Incidental detection of haemoglobin (Hb) variants during high performance liquid chromatography (HPLC) analysis of HbA1c: is it time for a standardised approach to reporting?

Abstract

Haemoglobin (Hb) variants are genetic variations in the globin genes that code for an abnormal globin protein structure. The prevalence of Hb variants has increased in Ireland due to the number of emigrants from Africa and Southeast Asia. The rate of incidentally detected Hb variants, in laboratories employing HPLC to measure HbA1c, has increased in parallel.
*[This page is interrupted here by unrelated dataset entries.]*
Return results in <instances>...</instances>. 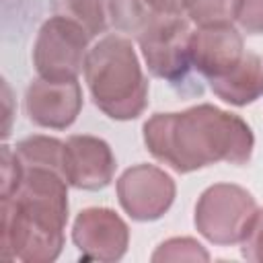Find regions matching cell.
<instances>
[{
	"instance_id": "1",
	"label": "cell",
	"mask_w": 263,
	"mask_h": 263,
	"mask_svg": "<svg viewBox=\"0 0 263 263\" xmlns=\"http://www.w3.org/2000/svg\"><path fill=\"white\" fill-rule=\"evenodd\" d=\"M144 144L156 160L185 175L216 162L247 164L255 136L242 117L201 103L177 113H154L144 123Z\"/></svg>"
},
{
	"instance_id": "2",
	"label": "cell",
	"mask_w": 263,
	"mask_h": 263,
	"mask_svg": "<svg viewBox=\"0 0 263 263\" xmlns=\"http://www.w3.org/2000/svg\"><path fill=\"white\" fill-rule=\"evenodd\" d=\"M68 181L53 168H25L16 191L0 197V251L23 263L55 261L64 249Z\"/></svg>"
},
{
	"instance_id": "3",
	"label": "cell",
	"mask_w": 263,
	"mask_h": 263,
	"mask_svg": "<svg viewBox=\"0 0 263 263\" xmlns=\"http://www.w3.org/2000/svg\"><path fill=\"white\" fill-rule=\"evenodd\" d=\"M84 80L95 107L115 121L136 119L148 105V80L123 35H105L88 49Z\"/></svg>"
},
{
	"instance_id": "4",
	"label": "cell",
	"mask_w": 263,
	"mask_h": 263,
	"mask_svg": "<svg viewBox=\"0 0 263 263\" xmlns=\"http://www.w3.org/2000/svg\"><path fill=\"white\" fill-rule=\"evenodd\" d=\"M257 210L255 197L245 187L216 183L199 195L193 222L197 232L214 245H240Z\"/></svg>"
},
{
	"instance_id": "5",
	"label": "cell",
	"mask_w": 263,
	"mask_h": 263,
	"mask_svg": "<svg viewBox=\"0 0 263 263\" xmlns=\"http://www.w3.org/2000/svg\"><path fill=\"white\" fill-rule=\"evenodd\" d=\"M90 35L74 21L53 14L49 16L33 43V66L37 76L51 80L78 78L84 70Z\"/></svg>"
},
{
	"instance_id": "6",
	"label": "cell",
	"mask_w": 263,
	"mask_h": 263,
	"mask_svg": "<svg viewBox=\"0 0 263 263\" xmlns=\"http://www.w3.org/2000/svg\"><path fill=\"white\" fill-rule=\"evenodd\" d=\"M191 27L187 16H171L148 27L138 45L148 72L166 82H179L187 76L191 66Z\"/></svg>"
},
{
	"instance_id": "7",
	"label": "cell",
	"mask_w": 263,
	"mask_h": 263,
	"mask_svg": "<svg viewBox=\"0 0 263 263\" xmlns=\"http://www.w3.org/2000/svg\"><path fill=\"white\" fill-rule=\"evenodd\" d=\"M115 189L119 205L136 222H154L162 218L177 195L173 177L148 162L123 171Z\"/></svg>"
},
{
	"instance_id": "8",
	"label": "cell",
	"mask_w": 263,
	"mask_h": 263,
	"mask_svg": "<svg viewBox=\"0 0 263 263\" xmlns=\"http://www.w3.org/2000/svg\"><path fill=\"white\" fill-rule=\"evenodd\" d=\"M82 109V88L78 78L51 80L37 76L25 92V113L31 123L47 129L70 127Z\"/></svg>"
},
{
	"instance_id": "9",
	"label": "cell",
	"mask_w": 263,
	"mask_h": 263,
	"mask_svg": "<svg viewBox=\"0 0 263 263\" xmlns=\"http://www.w3.org/2000/svg\"><path fill=\"white\" fill-rule=\"evenodd\" d=\"M72 240L82 259L119 261L127 253L129 228L123 218L109 208H86L74 220Z\"/></svg>"
},
{
	"instance_id": "10",
	"label": "cell",
	"mask_w": 263,
	"mask_h": 263,
	"mask_svg": "<svg viewBox=\"0 0 263 263\" xmlns=\"http://www.w3.org/2000/svg\"><path fill=\"white\" fill-rule=\"evenodd\" d=\"M115 166L113 150L103 138L78 134L64 142V177L74 189L99 191L107 187Z\"/></svg>"
},
{
	"instance_id": "11",
	"label": "cell",
	"mask_w": 263,
	"mask_h": 263,
	"mask_svg": "<svg viewBox=\"0 0 263 263\" xmlns=\"http://www.w3.org/2000/svg\"><path fill=\"white\" fill-rule=\"evenodd\" d=\"M191 66L208 82L228 74L245 58V41L236 27L230 25H212L197 27L191 33Z\"/></svg>"
},
{
	"instance_id": "12",
	"label": "cell",
	"mask_w": 263,
	"mask_h": 263,
	"mask_svg": "<svg viewBox=\"0 0 263 263\" xmlns=\"http://www.w3.org/2000/svg\"><path fill=\"white\" fill-rule=\"evenodd\" d=\"M107 10L109 23L136 39L158 21L185 16L181 0H107Z\"/></svg>"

The presence of a Hb variant can compromise HbA1c measurement and interpretation. In such cases, HbA1c cannot be used to diagnose diabetes or to assess concordance with glycaemic targets. To establish the number of incidentally identified Hb variants during 10 months of routine HbA1c analysis, and the percentage of HbA1c reports alerting the requesting clinician to the presence of a Hb variant. The laboratory database was interrogated to extract all records of HbA1c requests and incidentally identified Hb variants from March to December 2012. A total of 32,636 HbA1c analyses were performed during the evaluation period. Seventy-three Hb variants were identified in a total of 46 patients. In 32.6% (15 of 46) the haemoglobinopathy status was known prior to testing and 97% of HbA1c reports communicated the presence of the Hb variant to the requesting clinician. Hb variants may invalidate the results of HbA1c analysis and could result in a missed diagnosis or a misdiagnosis of diabetes or mismanagement of a patient with diabetes mellitus. It is, therefore, imperative that a comment alerting the requesting clinician to the presence of the Hb variant is appended to the HbA1c result.